DES MOINES — What happens when you’re not from Iowa, not even close, but you come here and start a family, a business and help lead Iowa into the next economic era? Well, that still makes you an Iowan to Know.
It doesn’t take Iowans long to recognize that Ryan Gerhardy isn’t from around here with that thick down under accent.
“I’m from Australia and met an Iowa girl, and so have lived here now for five years. And then we lived together in Sydney for four years.”
He’s not just living here. But leading here with one of Iowa’s most promising tech startups called Pitchly.
They recently celebrated five years of growth by throwing a party for some of their partners in the East Village and throughout the metro.
“So it formed when I was living in Australia working at a large bank. And really my job there was to turn information in that bank into PowerPoint documents. And it was that kind of chaos that led me to realize there’s much better ways to manage that information and produce documents,
which really helps companies small and large, organize and present their ever growing massive information stored in a variety of systems.”
“We say the biggest need is these businesses from now 10 years have been told to collect lots of information about the work they do.
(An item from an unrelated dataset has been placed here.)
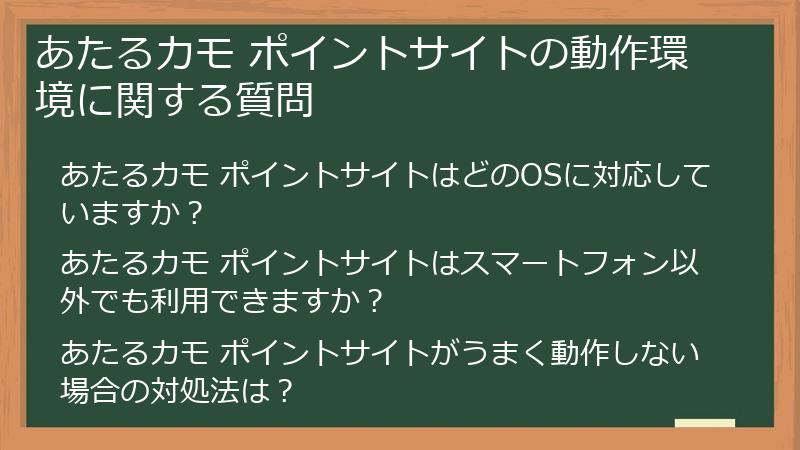 あたるカモ ポイントサイトの動作環境に関する質問

あたるカモ ポイントサイトはどのOSに対応していますか？

あたるカモ ポイントサイトはスマートフォン以外でも利用できますか？

あたるカモ ポイントサイトがうまく動作しない場合の対処法は？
But they don’t really have a good way to put that into the work that needs to be output by the employees. And so we’re that final bridge.”
Pitchly is exactly the kind of business the state of Iowa wants to see. In fact, they’ve been given tax incentives like a lot of other tech startups here that are slowing Iowa’s traditional brain drain of tech graduates from state universities.
“When we bring our employees from Kansas City or New York or Boston to come to our headquarters in Des Moines they say well, the morning is really cool. We never knew this existed, you know, even five years ago didn’t look like it does today.”
His company that was conceived in Sydney but born in the East Village is now winning clients everywhere. Even back home in Australia.
“We’ve built a product for local that we predominantly sell globally. We have customers in 30 countries use our product.”